## Page text
-- START --

In many programming languages, directly comparing floating-point numbers for equality can lead to unexpected outcomes due to precision issues inherent in representing these numbers. This is because floating-point arithmetic can introduce small rounding errors.
To accurately compare floating-point numbers, it’s often advisable to assess if the absolute difference between the two numbers falls within a certain tolerance range.
Let’s apply this method to both datasets and investigate further.
# Define a tolerance level
tolerance <- 1e-9
# Add a new column to check if Total.Revenue - Total.Cost is approximately equal to Total.Profit
small_data_check_tolerance <- small_data %>%
mutate(matches_total = abs(Total.Revenue - Total.Cost - Total.Profit) < tolerance)

-- END --

## Requirements
1. Retype the passage on floating-point comparison, starting at "Let’s apply this" and ending at "Total.Profit) < tolerance)".
2. Carry on the floating-point comparison passage from the point where it stops.

## Extracted records

-- START --

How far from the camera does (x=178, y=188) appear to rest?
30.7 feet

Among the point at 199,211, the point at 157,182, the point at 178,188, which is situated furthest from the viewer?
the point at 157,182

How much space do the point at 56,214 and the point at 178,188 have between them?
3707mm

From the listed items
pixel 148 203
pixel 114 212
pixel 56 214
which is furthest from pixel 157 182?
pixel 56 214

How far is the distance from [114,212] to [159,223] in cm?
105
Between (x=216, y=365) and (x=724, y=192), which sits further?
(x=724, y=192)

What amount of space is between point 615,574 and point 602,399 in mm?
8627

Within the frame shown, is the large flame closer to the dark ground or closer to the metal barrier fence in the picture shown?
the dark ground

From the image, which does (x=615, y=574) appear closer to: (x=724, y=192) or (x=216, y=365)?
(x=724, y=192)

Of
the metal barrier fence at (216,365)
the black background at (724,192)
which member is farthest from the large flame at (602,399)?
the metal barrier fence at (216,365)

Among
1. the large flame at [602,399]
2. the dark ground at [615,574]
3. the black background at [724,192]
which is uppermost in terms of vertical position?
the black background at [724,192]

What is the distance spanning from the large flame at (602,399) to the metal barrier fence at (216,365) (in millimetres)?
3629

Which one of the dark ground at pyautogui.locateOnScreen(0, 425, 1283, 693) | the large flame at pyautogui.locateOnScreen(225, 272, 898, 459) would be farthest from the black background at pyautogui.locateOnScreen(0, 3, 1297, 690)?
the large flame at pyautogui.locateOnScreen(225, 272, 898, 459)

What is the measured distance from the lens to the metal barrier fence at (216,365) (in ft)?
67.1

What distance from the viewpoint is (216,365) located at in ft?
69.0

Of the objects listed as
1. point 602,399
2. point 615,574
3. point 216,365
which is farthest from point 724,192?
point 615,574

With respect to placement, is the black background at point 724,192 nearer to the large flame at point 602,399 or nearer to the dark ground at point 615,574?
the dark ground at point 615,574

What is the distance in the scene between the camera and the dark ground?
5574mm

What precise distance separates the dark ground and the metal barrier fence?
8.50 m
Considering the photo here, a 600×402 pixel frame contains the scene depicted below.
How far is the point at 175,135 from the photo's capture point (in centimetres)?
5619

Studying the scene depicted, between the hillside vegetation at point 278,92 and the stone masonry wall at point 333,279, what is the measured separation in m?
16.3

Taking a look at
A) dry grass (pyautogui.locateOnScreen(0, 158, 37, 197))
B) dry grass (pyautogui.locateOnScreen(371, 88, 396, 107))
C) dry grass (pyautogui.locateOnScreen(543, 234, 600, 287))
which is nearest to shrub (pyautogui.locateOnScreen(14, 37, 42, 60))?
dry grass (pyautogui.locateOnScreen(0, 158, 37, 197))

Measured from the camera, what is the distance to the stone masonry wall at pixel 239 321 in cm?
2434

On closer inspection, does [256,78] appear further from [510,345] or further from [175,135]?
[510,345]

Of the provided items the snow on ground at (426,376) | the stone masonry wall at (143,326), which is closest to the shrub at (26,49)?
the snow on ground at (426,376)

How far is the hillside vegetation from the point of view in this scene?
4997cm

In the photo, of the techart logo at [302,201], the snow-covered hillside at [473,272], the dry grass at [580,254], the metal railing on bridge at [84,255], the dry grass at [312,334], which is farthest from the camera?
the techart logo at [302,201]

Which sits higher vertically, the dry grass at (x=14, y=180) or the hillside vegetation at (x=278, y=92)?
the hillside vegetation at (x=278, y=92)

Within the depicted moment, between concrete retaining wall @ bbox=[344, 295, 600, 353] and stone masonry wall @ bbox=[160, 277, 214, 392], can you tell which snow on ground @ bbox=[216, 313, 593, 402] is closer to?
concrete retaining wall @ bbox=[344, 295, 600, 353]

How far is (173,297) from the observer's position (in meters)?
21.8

-- END --

## Expected outputs
1.
Let’s apply this method to both datasets and investigate further.
# Define a tolerance level
tolerance <- 1e-9
# Add a new column to check if Total.Revenue - Total.Cost is approximately equal to Total.Profit
small_data_check_tolerance <- small_data %>%
mutate(matches_total = abs(Total.Revenue - Total.Cost - Total.Profit) < tolerance)

2.
# Check if all values in matches_total are TRUE
if (all(small_data_check_tolerance$matches_total)) {
cat("All rows satisfy the condition.\n")
} else {
print(small_data_check_tolerance$matches_total)
}
## All rows satisfy the condition.
# Add a new column to check if Total.Revenue - Total.Cost is approximately equal to Total.Profit
big_data_check_tolerance <- big_data %>%
mutate(matches_total = abs(Total.Revenue - Total.Cost - Total.Profit) < tolerance)
# Check if all values in matches_total are TRUE
if (all(big_data_check_tolerance$matches_total)) {
cat("All rows satisfy the condition.\n")
} else {
print(big_data_check_tolerance$matches_total)
}
## All rows satisfy the condition.
Now that we’ve established the equation Total.Revenue - Total.Cost = Total.Profit, let’s examine the correlations among the numerical values of Total.Profit. We’ll address the correlations involving categorical values later.
small_data_cor <- small_data%>%
select(Total.Revenue, Total.Cost, Total.Profit, Units.Sold,Unit.Price, Unit.Cost)
cor_matrix <- cor(small_data_cor)
corrplot(cor_matrix,
method="color",
addCoef.col = "black",
type="upper")
big_data_cor <- big_data%>%
select(Total.Revenue, Total.Cost, Total.Profit, Units.Sold,Unit.Price, Unit.Cost)
big_cor_matrix <- cor(big_data_cor)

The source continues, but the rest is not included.